The relationship between sleep duration, cognition and dementia: a Mendelian randomization study

Affiliations

The relationship between sleep duration, cognition and dementia: a Mendelian randomization study

Albert Henry et al. Int J Epidemiol. .

Abstract

Background: Short and long sleep duration have been linked with poorer cognitive outcomes, but it remains unclear whether these associations are causal.
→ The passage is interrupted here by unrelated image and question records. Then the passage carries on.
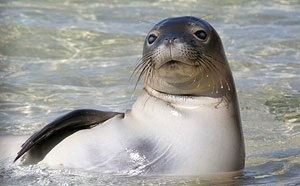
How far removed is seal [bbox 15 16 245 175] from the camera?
5387 mm

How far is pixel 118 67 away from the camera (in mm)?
8773

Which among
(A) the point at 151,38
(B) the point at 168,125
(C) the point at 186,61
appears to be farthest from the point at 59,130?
(C) the point at 186,61

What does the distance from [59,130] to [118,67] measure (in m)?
3.19

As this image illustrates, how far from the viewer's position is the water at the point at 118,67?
586cm

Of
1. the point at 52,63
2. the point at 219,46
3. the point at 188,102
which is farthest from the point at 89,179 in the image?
the point at 52,63

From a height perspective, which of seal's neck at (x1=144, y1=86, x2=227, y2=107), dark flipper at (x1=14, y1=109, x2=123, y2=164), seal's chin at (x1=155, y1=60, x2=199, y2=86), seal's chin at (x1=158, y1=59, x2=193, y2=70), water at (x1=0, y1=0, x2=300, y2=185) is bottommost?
water at (x1=0, y1=0, x2=300, y2=185)

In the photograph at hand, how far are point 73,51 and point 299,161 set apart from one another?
155 inches

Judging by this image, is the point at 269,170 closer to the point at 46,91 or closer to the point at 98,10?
the point at 46,91

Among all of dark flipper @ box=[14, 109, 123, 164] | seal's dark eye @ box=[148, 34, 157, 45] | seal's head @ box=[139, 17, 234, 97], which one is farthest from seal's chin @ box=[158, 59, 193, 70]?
dark flipper @ box=[14, 109, 123, 164]

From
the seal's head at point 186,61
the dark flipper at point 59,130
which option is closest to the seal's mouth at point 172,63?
the seal's head at point 186,61

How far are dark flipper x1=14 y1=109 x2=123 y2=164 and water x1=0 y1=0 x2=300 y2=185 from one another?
91 millimetres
Methods: We conducted the first Mendelian randomization (MR) study with 77 single-nucleotide polymorphisms (SNPs) for sleep duration using individual-participant data from the UK Biobank cohort (N = 395 803) and summary statistics from the International Genomics of Alzheimer's Project (N cases/controls = 17 008/37 154) to investigate the potential impact of sleep duration on cognitive outcomes.

Results: Linear MR suggested that each additional hour/day of sleep was associated with 1% [95% confidence interval (CI) = 0-2%; P = 0.008] slower reaction time and 3% more errors in visual-memory test (95% CI = 0-6%; P = 0.05). There was little evidence to support associations of increased sleep duration with decline in visual memory [odds ratio (OR) per additional hour/day of sleep = 1.10 (95% CI = 0.76-1.57); P = 0.62], decline in reaction time [OR = 1.28 (95% CI = 0.49-3.35); P = 0.61], all-cause dementia [OR = 1.19 (95% CI = 0.65-2.19); P = 0.57] or Alzheimer's disease risk [OR = 0.89 (95% CI = 0.67-1.18); P = 0.41]. Non-linear MR suggested that both short and long sleep duration were associated with poorer visual memory (P for non-linearity = 3.44e-9) and reaction time (P for non-linearity = 6.66e-16).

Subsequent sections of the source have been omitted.